» **材料内容**
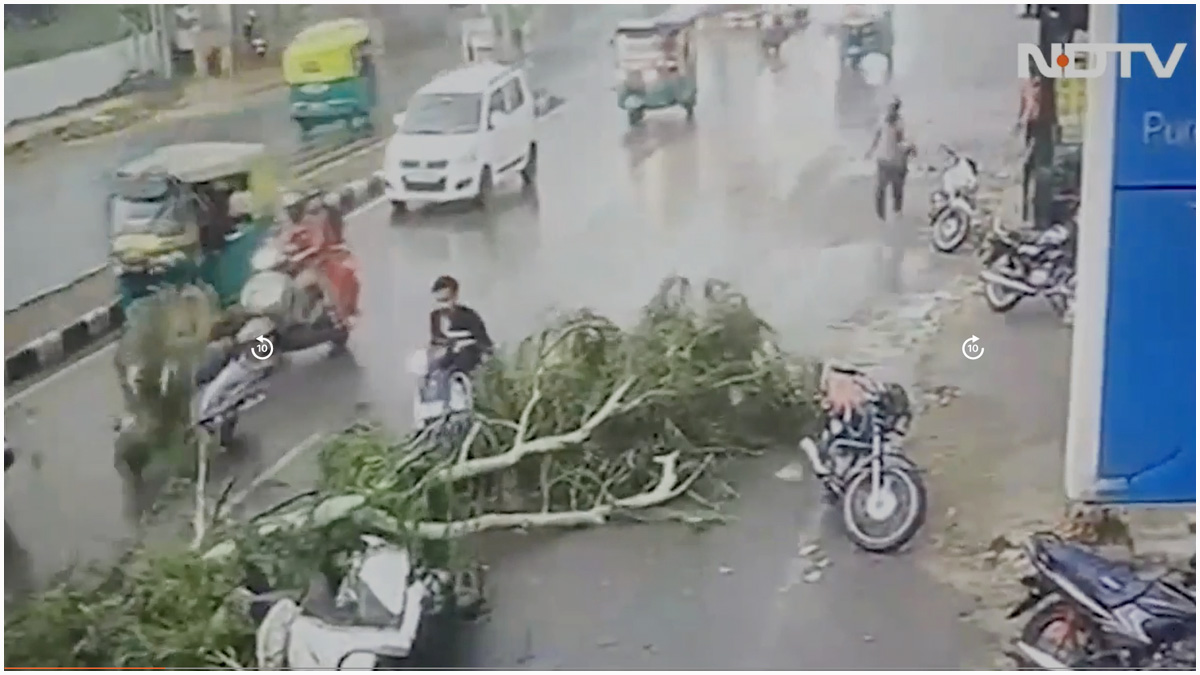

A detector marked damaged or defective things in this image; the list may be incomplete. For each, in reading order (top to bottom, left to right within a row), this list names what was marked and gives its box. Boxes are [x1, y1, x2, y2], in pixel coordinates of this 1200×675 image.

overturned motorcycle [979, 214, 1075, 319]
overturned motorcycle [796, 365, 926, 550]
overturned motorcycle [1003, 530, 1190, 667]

==

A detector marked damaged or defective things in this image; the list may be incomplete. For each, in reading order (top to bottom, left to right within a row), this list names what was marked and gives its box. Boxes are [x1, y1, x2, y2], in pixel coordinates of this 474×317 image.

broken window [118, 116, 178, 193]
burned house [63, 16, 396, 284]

» **要做的事**
把上面材料里从含有“this 474×317 image.”的那一行到含有“burned house [63, 16, 396, 284]”的那一行（两头都算）改写成 Markdown 表格，第一列叫“序号”，填行号，第二列叫“内容”，填这一行的文字，空行不要放进去。

» **任务答案**
| 序号 | 内容 |
|---|---|
| 1 | A detector marked damaged or defective things in this image; the list may be incomplete. For each, in reading order (top to bottom, left to right within a row), this list names what was marked and gives its box. Boxes are [x1, y1, x2, y2], in pixel coordinates of this 474×317 image. |
| 2 | broken window [118, 116, 178, 193] |
| 3 | burned house [63, 16, 396, 284] |